▸ Data to examine:
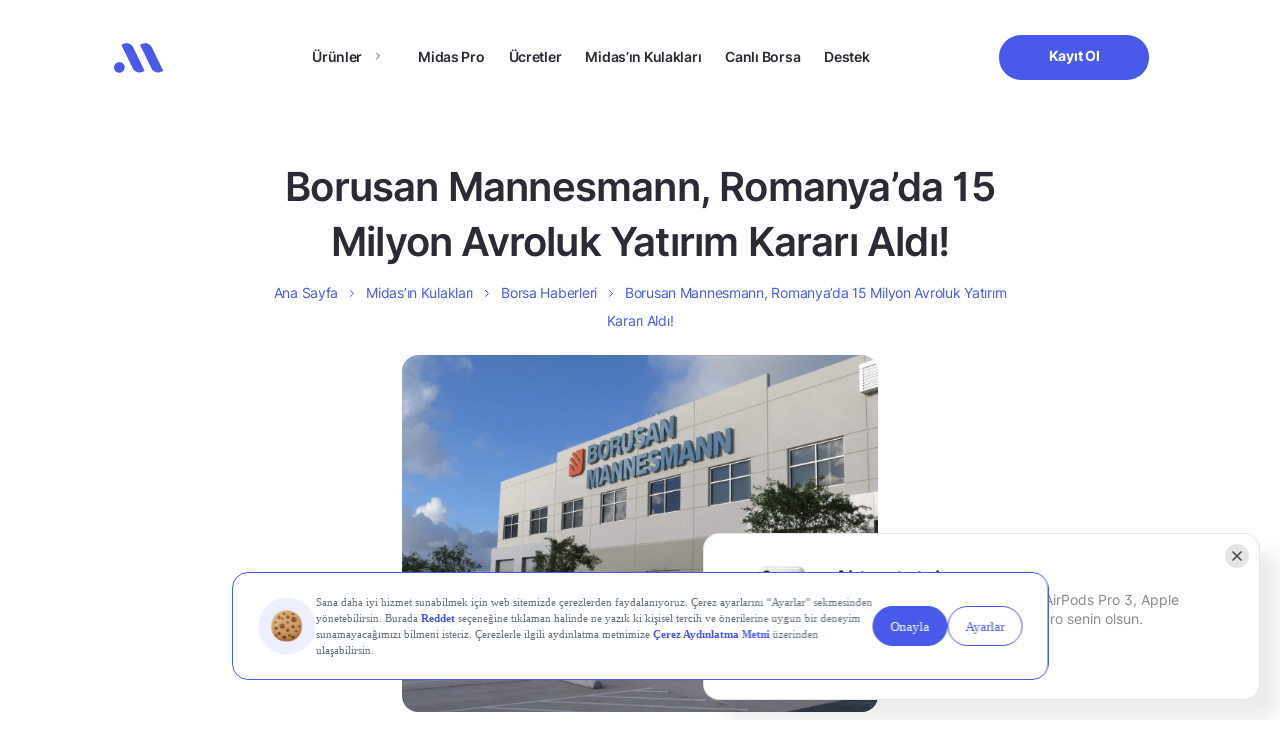

--- FILE ---
content_type: text/javascript
request_url: https://www.getmidas.com/wp-content/themes/basework/dist/js/infinte-scroll-min.js?ver=1767966832
body_size: 642
content:
jQuery((function(t){var e=!0;showingModal=!0,topOffset=0,bottomOffset=t(".main-midas-ears-detail:last .blog-detail-share").offset(),isNavigatingViaLink=!1,bottomOffset?bottomOffset=bottomOffset.top:bottomOffset=0,t(document).on("click","a[href]",(function(e){const i=t(this).attr("href");(i.startsWith("/")||i.startsWith("#")||i.includes(window.location.hostname))&&(isNavigatingViaLink=!0,setTimeout((()=>{isNavigatingViaLink=!1}),100))}));const i=new IntersectionObserver(((e,i)=>{e.forEach((e=>{const i=t(e.target);e.isIntersecting&&i.is("h1")&&history.pushState(null,"",i.closest(".main-midas-ears-detail").data("url"))}))}),{threshold:.1,rootMargin:"0px"}),a=[],o=t(".main-midas-ears-detail:not(.added)").first();o.length>0&&(history.replaceState(null,"",o.data("url")),i.observe(o.find("h1")[0]),i.observe(o.find(".blog-detail-share")[0])),infiniteScroll.term_id&&t(window).scroll((function(){var o=t(document).scrollTop(),s=t(document).height(),n=t(window).height();o>s-bottomOffset-n&&e&&t.ajax({url:"/wp-json/midas-api/v1/midas_ears_loadmore?term_id="+infiniteScroll.term_id+"&current_page="+[infiniteScroll.current_page,...a],type:"GET",beforeSend:function(t){e=!1},success:function(e){let o=JSON.parse(e);if(o.id){let e=t(o.html);e.addClass("added"),e.attr("data-url",o.url),t(".main-midas-ears-detail:last").after(e);const s=e.find(".large-element");if(s.length>0){const e=s.height(),a=200;for(let n=0;n<e;n+=a){const e=t("<div></div>").css({height:a+"px",position:"absolute",top:n+"px",left:0,right:0,background:"transparent"}).attr("data-url",o.url+"#section-"+n/a);s.append(e),i.observe(e[0])}}else i.observe(e.find("h1")[0]),i.observe(e.find(".blog-detail-share")[0]);a.push(o.id)}else i.observe(t(".main-midas-ears-detail:not(.added) h1")[0]),i.observe(t(".main-midas-ears-detail:not(.added) .blog-detail-share")[0])},complete:function(t){e=!0}})})),window.addEventListener("popstate",(()=>{if(!isNavigatingViaLink){const e=t('.main-midas-ears-detail[data-url="'+window.location.pathname+'"]');e.length>0&&e[0].scrollIntoView({behavior:"smooth"}),window.scrollTo({top:0,behavior:"auto"})}})),t(window).on("load",(function(){window.scrollTo({top:0,behavior:"auto"})})),t(".main-midas-ears-detail").each((function(){i.observe(t(this).find("h1")[0]),i.observe(t(this).find(".blog-detail-share")[0])}))}));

▸ Work task: Restate all of the material above word for word. Pictures do not belong in it.

▸ Task response:
--- FILE ---
content_type: text/javascript
request_url: https://www.getmidas.com/wp-content/themes/basework/dist/js/infinte-scroll-min.js?ver=1767966832
body_size: 642
content:
jQuery((function(t){var e=!0;showingModal=!0,topOffset=0,bottomOffset=t(".main-midas-ears-detail:last .blog-detail-share").offset(),isNavigatingViaLink=!1,bottomOffset?bottomOffset=bottomOffset.top:bottomOffset=0,t(document).on("click","a[href]",(function(e){const i=t(this).attr("href");(i.startsWith("/")||i.startsWith("#")||i.includes(window.location.hostname))&&(isNavigatingViaLink=!0,setTimeout((()=>{isNavigatingViaLink=!1}),100))}));const i=new IntersectionObserver(((e,i)=>{e.forEach((e=>{const i=t(e.target);e.isIntersecting&&i.is("h1")&&history.pushState(null,"",i.closest(".main-midas-ears-detail").data("url"))}))}),{threshold:.1,rootMargin:"0px"}),a=[],o=t(".main-midas-ears-detail:not(.added)").first();o.length>0&&(history.replaceState(null,"",o.data("url")),i.observe(o.find("h1")[0]),i.observe(o.find(".blog-detail-share")[0])),infiniteScroll.term_id&&t(window).scroll((function(){var o=t(document).scrollTop(),s=t(document).height(),n=t(window).height();o>s-bottomOffset-n&&e&&t.ajax({url:"/wp-json/midas-api/v1/midas_ears_loadmore?term_id="+infiniteScroll.term_id+"&current_page="+[infiniteScroll.current_page,...a],type:"GET",beforeSend:function(t){e=!1},success:function(e){let o=JSON.parse(e);if(o.id){let e=t(o.html);e.addClass("added"),e.attr("data-url",o.url),t(".main-midas-ears-detail:last").after(e);const s=e.find(".large-element");if(s.length>0){const e=s.height(),a=200;for(let n=0;n<e;n+=a){const e=t("<div></div>").css({height:a+"px",position:"absolute",top:n+"px",left:0,right:0,background:"transparent"}).attr("data-url",o.url+"#section-"+n/a);s.append(e),i.observe(e[0])}}else i.observe(e.find("h1")[0]),i.observe(e.find(".blog-detail-share")[0]);a.push(o.id)}else i.observe(t(".main-midas-ears-detail:not(.added) h1")[0]),i.observe(t(".main-midas-ears-detail:not(.added) .blog-detail-share")[0])},complete:function(t){e=!0}})})),window.addEventListener("popstate",(()=>{if(!isNavigatingViaLink){const e=t('.main-midas-ears-detail[data-url="'+window.location.pathname+'"]');e.length>0&&e[0].scrollIntoView({behavior:"smooth"}),window.scrollTo({top:0,behavior:"auto"})}})),t(window).on("load",(function(){window.scrollTo({top:0,behavior:"auto"})})),t(".main-midas-ears-detail").each((function(){i.observe(t(this).find("h1")[0]),i.observe(t(this).find(".blog-detail-share")[0])}))}));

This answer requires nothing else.